Elf Mitgliedstaaten hatten demnach ein Defizit von drei Prozent oder mehr bezogen auf die gesamte Wirtschaftsleistung und lagen damit über den geltenden Obergrenzen.
Das höchste Defizit hatte 2025 den Daten zufolge Rumänien mit 7,9 Prozent. Österreichs Defizit lag Eurostat zufolge bei 4,5 Prozent.
Regelbrecher riskieren Strafverfahren
Die europäischen Schuldenregeln, auch Stabilitäts- und Wachstumspakt genannt, gelten für alle Mitgliedsländer der EU. Das Regelwerk schreibt unter anderem vor, dass der Schuldenstand eines Mitgliedstaates 60 Prozent der Wirtschaftsleistung nicht überschreiten darf. Gleichzeitig muss das Haushaltsdefizit unter drei Prozent des Bruttoinlandsprodukts (BIP) bleiben.
Wer die Grenzen übertritt, riskiert ein Strafverfahren. Gegen die hoch verschuldeten Länder Frankreich und Italien sowie gegen Österreich und einige andere EU-Länder laufen derzeit daher sogenannte Defizitverfahren.

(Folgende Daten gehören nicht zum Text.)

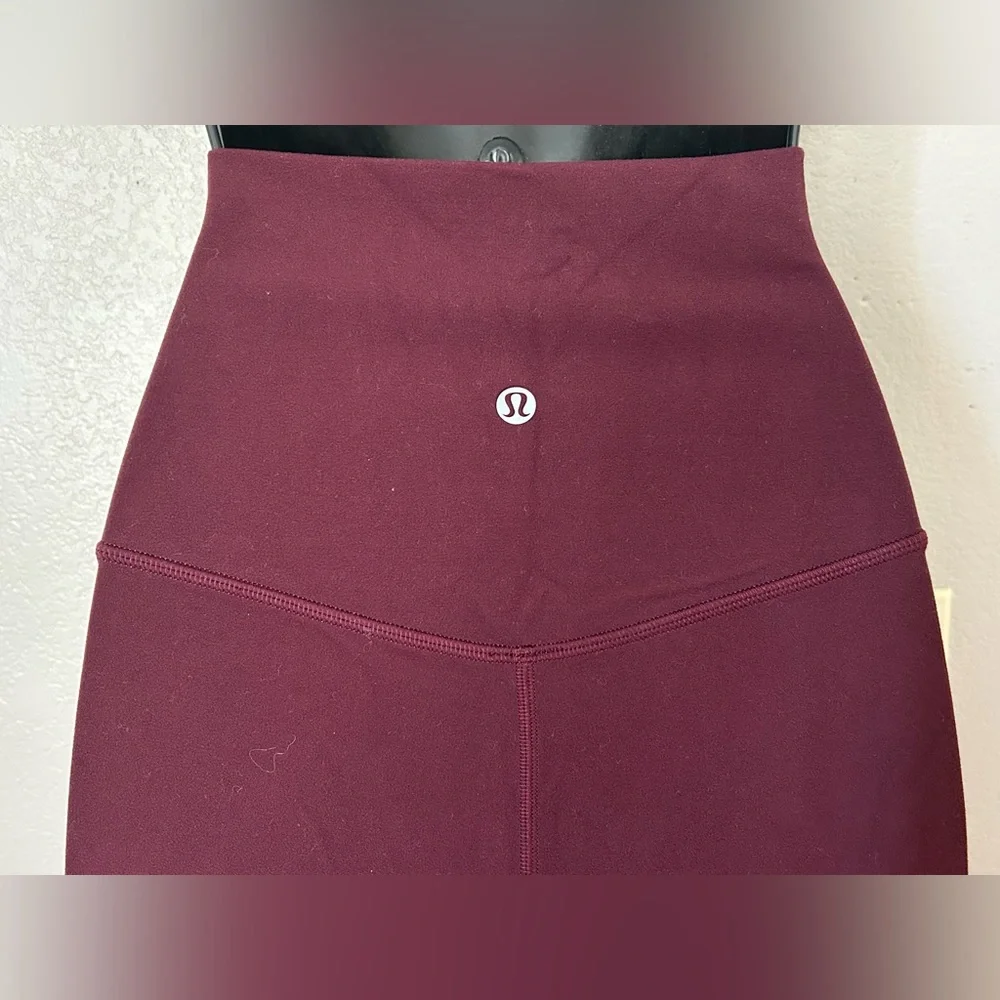 Lululemon Align Super High Rise Short *10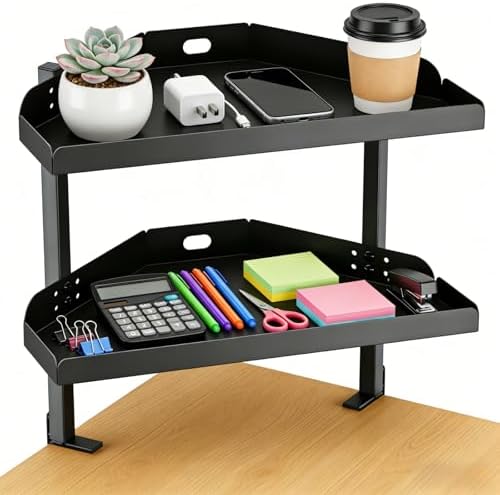 CanKing Desk Clamp Shelf, 16 Inch Corner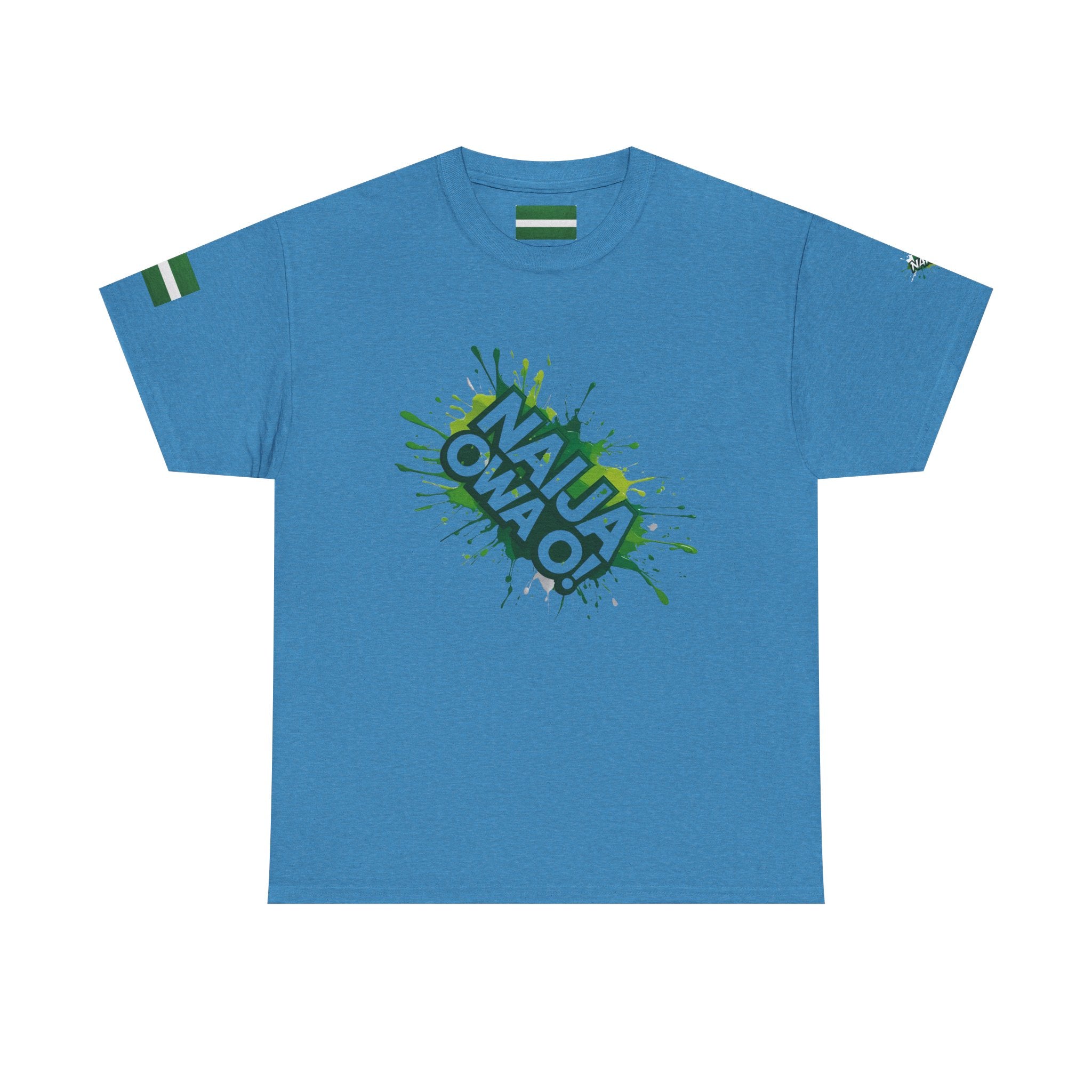 Naija- Owa O, Unisex Cotton T-shirt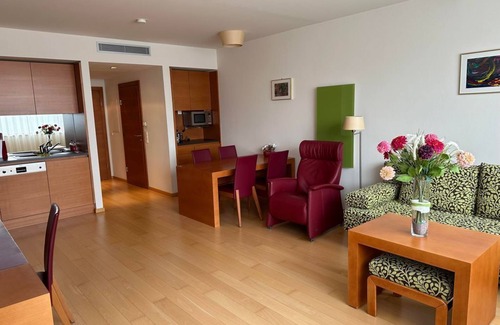 Bad Waltersdorf Apartamento | Golf & Relax Apartment - Appartement/fewo, Dusche, WC
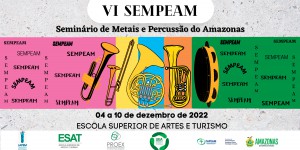 Imagem da notícia - Governo do Amazonas apoia evento científico sobre música, metais e percussão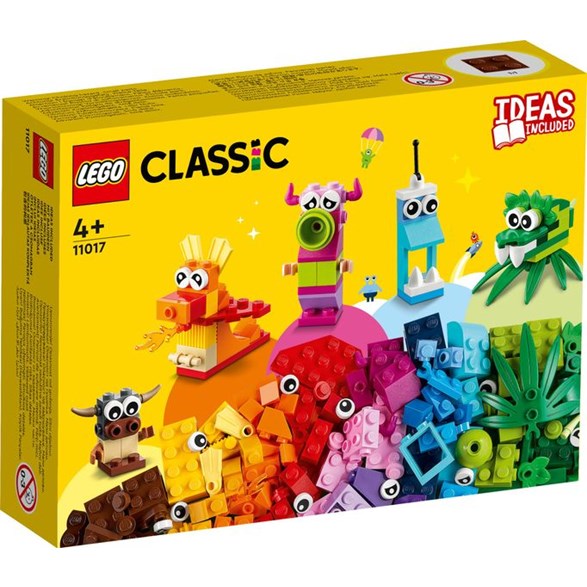LEGO® Classic - kreativa monster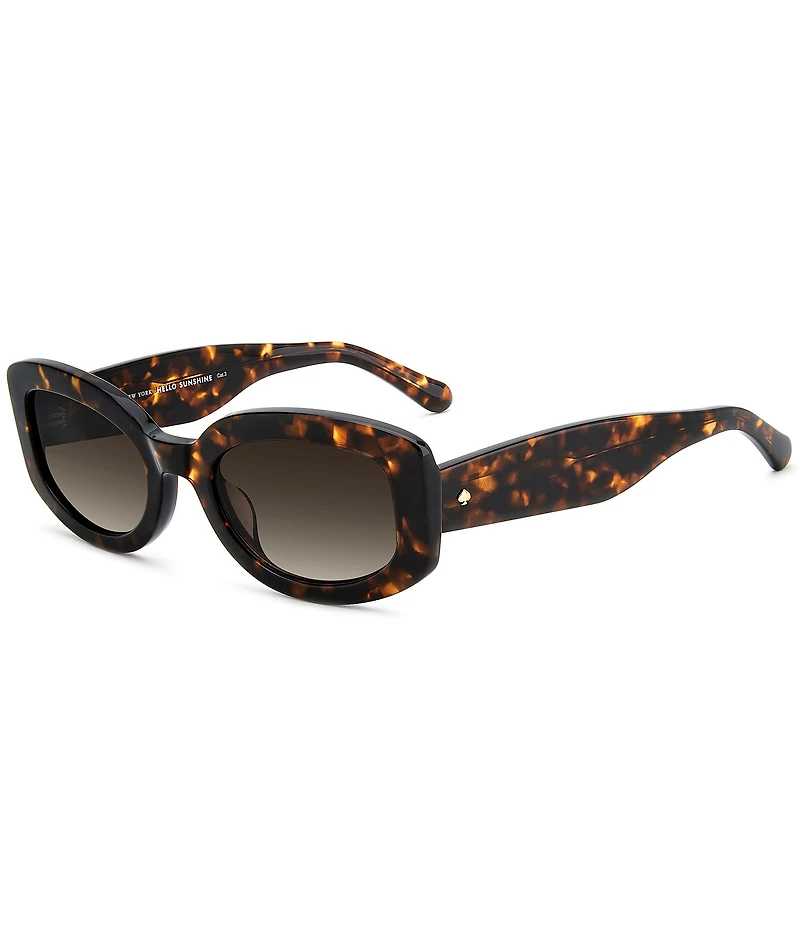 kate spade new york Women's KS Ailey 2/GS 53mm Rectangle Sunglasses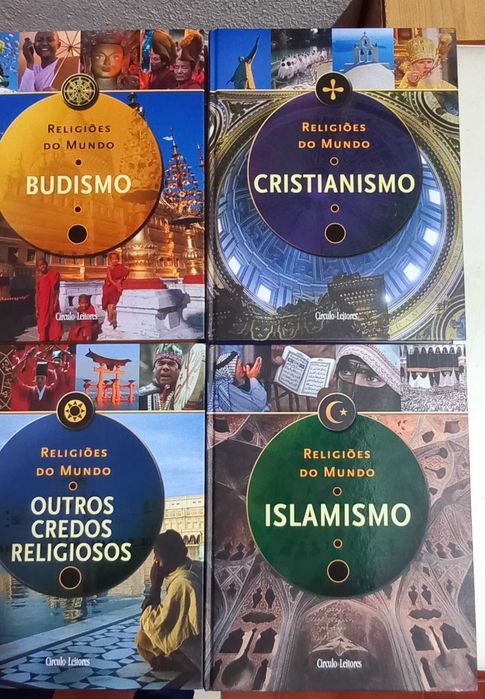 Colecção Livros Religiões do Mundo Círculo de Leitores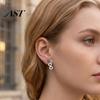 Occasion Wear Fashion Accessories 1 Pair Halloween BOO Earrings for Women, Sparkly Rhinestone Boo Dangle Jewelry Women Letter Stud Earrings,
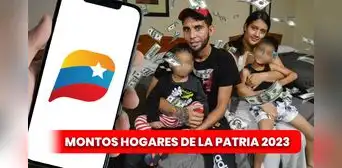 Hogares de la Patria 2023: revisa la tabla actualizada y accede al pago de 297 bolívares Hogares de la Patria 2023: revisa la tabla actualizada y accede al pago de 297 bolívares
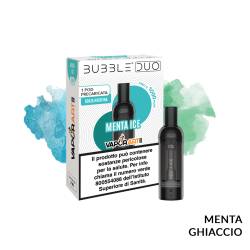MENTA ICE POD PRECARICATA BUBBLE DUO VAPORART - Pod precaricate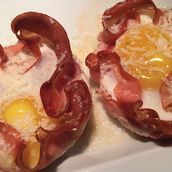 Eggs With Mortadella
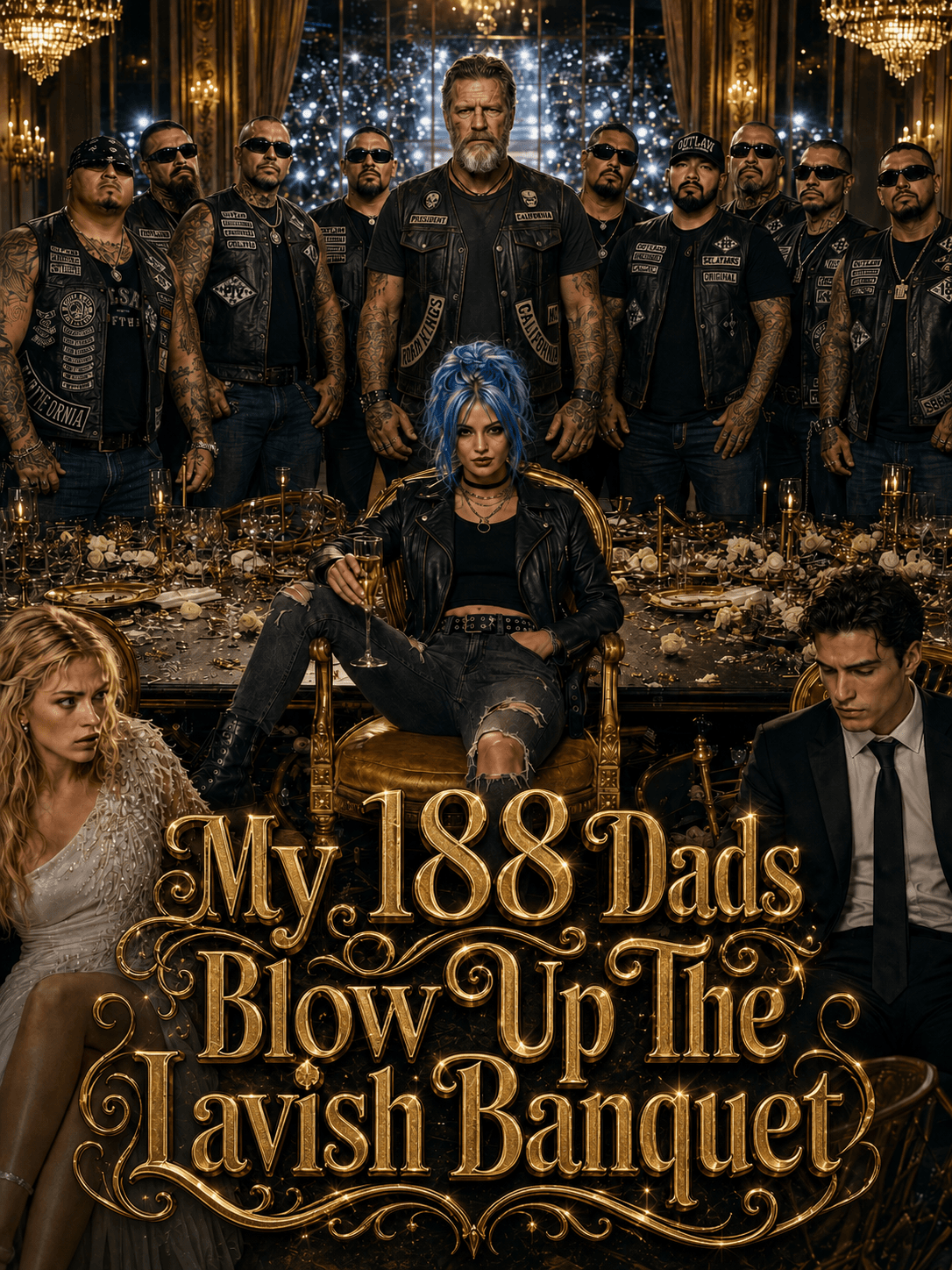 My 188 Dads Blow Up The Lavish Banquet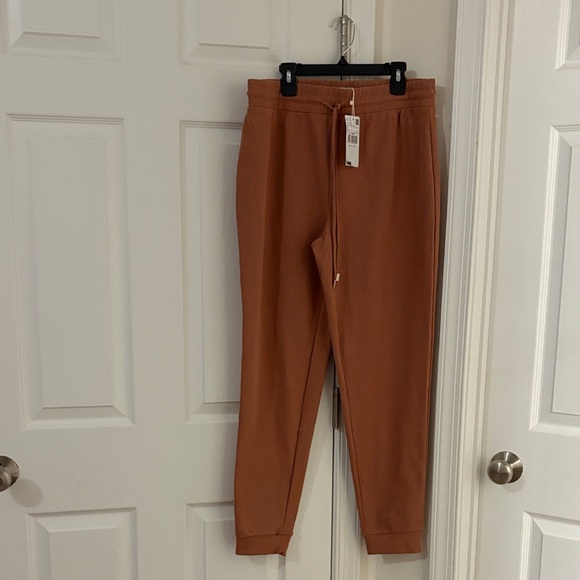 Mango Pants - Mango Women’s Brown Joggers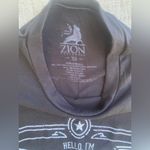 Zion Rootswear Johnny Cash American Legend Black Tank - Zion Rootwear XS Photo 2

Im vergangenen Jahr wiesen den Eurostat-Angaben zufolge zwölf EU-Länder eine Schuldenquote von mehr als 60 Prozent des Bruttoinlandsprodukts auf. Die höchsten Schuldenquoten gab es demnach in Griechenland (146,1 Prozent), Italien (137,1 Prozent) und Frankreich (115,6 Prozent). Österreich hatte Ende 2025 eine Schuldenquote von etwa 81,5 Prozent des BIP.